§ **SUPPLIED TEXT**:
=== Section Start ===
How best to compare effects measured in two different time periods?

I received the following email from someone who wishes to remain anonymous:

My colleague and I are trying to understand the best way to approach a problem involving measuring a group of individuals’ abilities across time, and are hoping you can offer some guidance.

We are trying to analyze the combined effect of two distinct groups of people (A and B, with no overlap between A and B) who collaborate to produce a binary outcome, using a mixed logistic regression along the lines of the following.

Outcome ~ (1 | A) + (1 | B) + Other variables

What we’re interested in testing was whether the observed A random effects in period 1 are predictive of the A random effects in the following period 2. Our idea being create two models, each using a different period’s worth of data, to create two sets of A coefficients, then observe the relationship between the two. If the A’s have a persistent ability across periods, the coefficients should be correlated or show a linear-ish relationship. We can ignore learning effects.

There’s some difference on opinion on the best way to proceed, but neither of us are knowledgeable enough in this area. More specifically, should we compare

(a) Period 1 A random effects estimates vs. Period 2 B random effects estimates, or
(b) Period 1 A random effects estimates vs. Period 2 B fixed effects estimates

Option (a) uses the same type of model for each sample, seemingly making comparison of effects across periods more direct. And if balancing bias and variance in one sample is appropriate, it should be for the other as well. One can also look at the variance parameter for both periods to see if the population has changed characteristics.

Option (b) uses an unbiased estimates for period 2, with the argument that (a) introduces bias in both samples that will artificially increase the correlation between the effects across the samples, making it appear to be a stronger relationship than truly exists.

I have consulted your book, Data Analysis Using Regression and Multilevel/Hierarchical Models, but did not see this particular issue addressed (or perhaps, it is in there, but didn’t understand it for what it was).

My reply: Best would be to fit a varying-intercept, varying-slope model, where the intercept is the avg coef and the slope is the difference between time 1 and time 2. Thus,

Outcome ~ (1 + Period | A) + (1 + Period | B) + Period * Other variables,

where Period is coded as -0.5 for period 1 and +0.5 for period 2.

Then you can look at the sizes of the slopes for Period for the different people, or for a quick summary the standard deviations of the slopes.
=== Section End ===
§ **SUPPLIED MATERIAL**:
=== Section Start ===
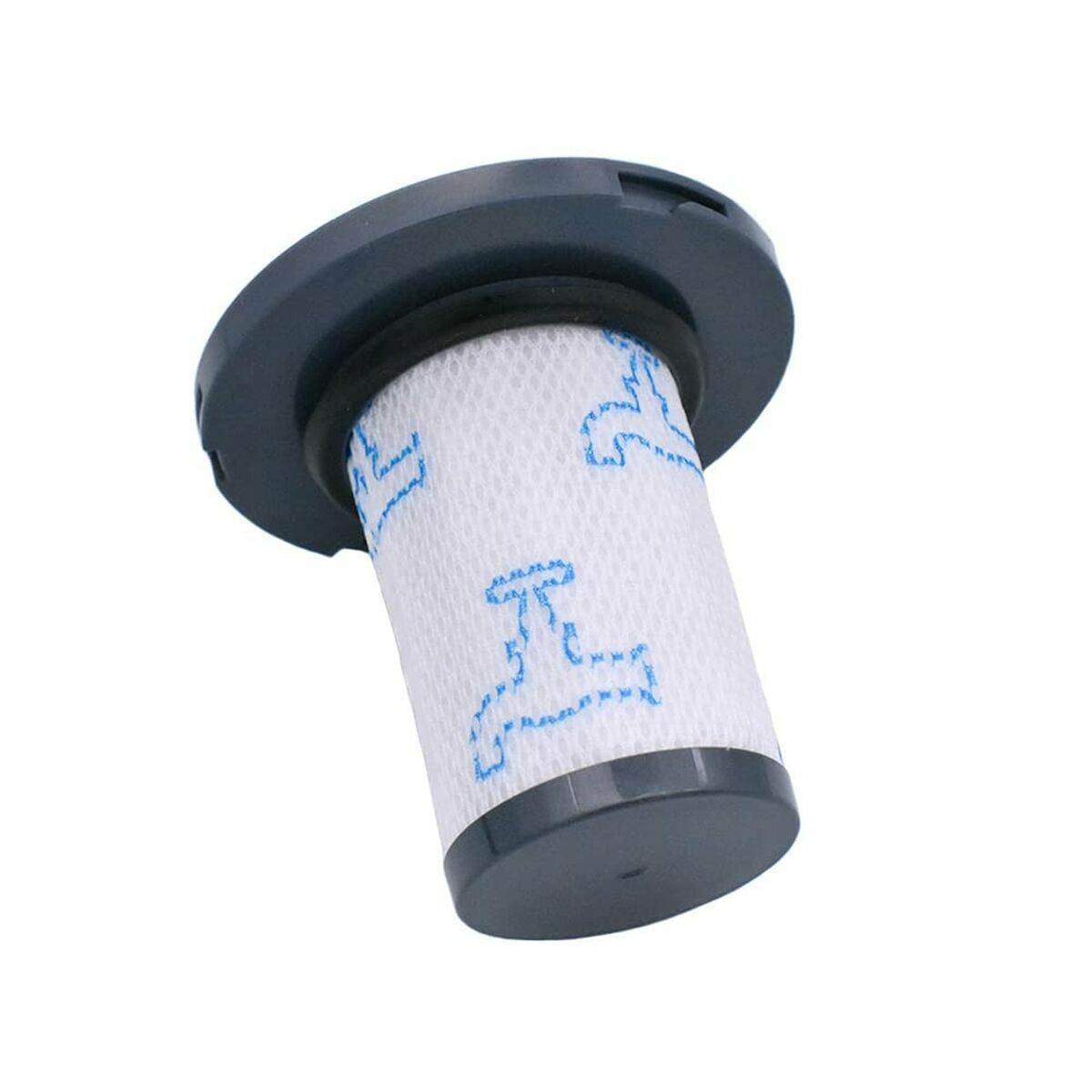 Version 1.0.0 S0242297_2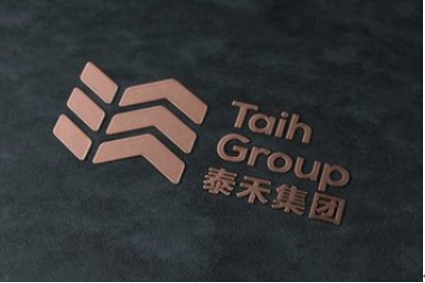难上加难的泰禾集团，能等到地产行业的“春天”吗？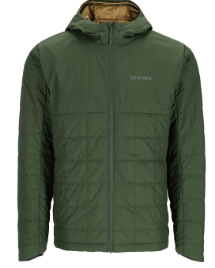 Simms Fall Run Hoody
=== Section End ===
§ **TASK INSTRUCTIONS**:
1) Swap "standard deviations" for "variances" and write out the post on comparing effects across two periods from "My reply: Best" up to and including "of the slopes.".
2) Carry on the post on comparing effects across two periods from the point where it stops.

§ **RESULTS BY TASK**:
1)
My reply: Best would be to fit a varying-intercept, varying-slope model, where the intercept is the avg coef and the slope is the difference between time 1 and time 2. Thus,

Outcome ~ (1 + Period | A) + (1 + Period | B) + Period * Other variables,

where Period is coded as -0.5 for period 1 and +0.5 for period 2.

Then you can look at the sizes of the slopes for Period for the different people, or for a quick summary the variances of the slopes.

2)
I recommend fitting the model using blmer (better than lmer because it avoids zero group-level variance estimates and degenerate group-level covariance matrix estimates) and displaying using display(). Just use the “arm” and “blme” packages in R.

3 thoughts on “How best to compare effects measured in two different time periods?

  1. If the correlation of group performance at two time periods is the primary outcome of interest, wouldn’t the idea be to model this relationship explicitly?

    The approach I am thinking of is to assume the random effects are drawn from a bivariate normal distribution, with hyperpriors for the std deviation of each random effects distribution but with an additional hyperprior for the correlation of the period 1 and period 2 random effects. The posterior distribution of this correlation coefficient would be the quantity they are trying to estimate, no? Having said that, I can see why they might want a solution that can be operationalized with existing routines (though I assume this would not be too difficult in Stan). One potential issue I can see with the original solution is that the investigators have to make a decision about what std deviation of the slope estimates is consistent with durable group effects (or however they are conceptualizing their effect of interest).

  2. Pingback: Some things I’ve read: How best to compare effects measured in two different time periods? | ayeimanol_every meal counts

  3. 1. Do you have any idea how to accommodate more than two time points (periods) in this type of model?
    2. Is there any reason for you to pursue +.5/-.5 coding for period instead of a model traditional 1/0 coding?
    Thank you for anyone who will share your opinions about this in advance~

Comments are closed.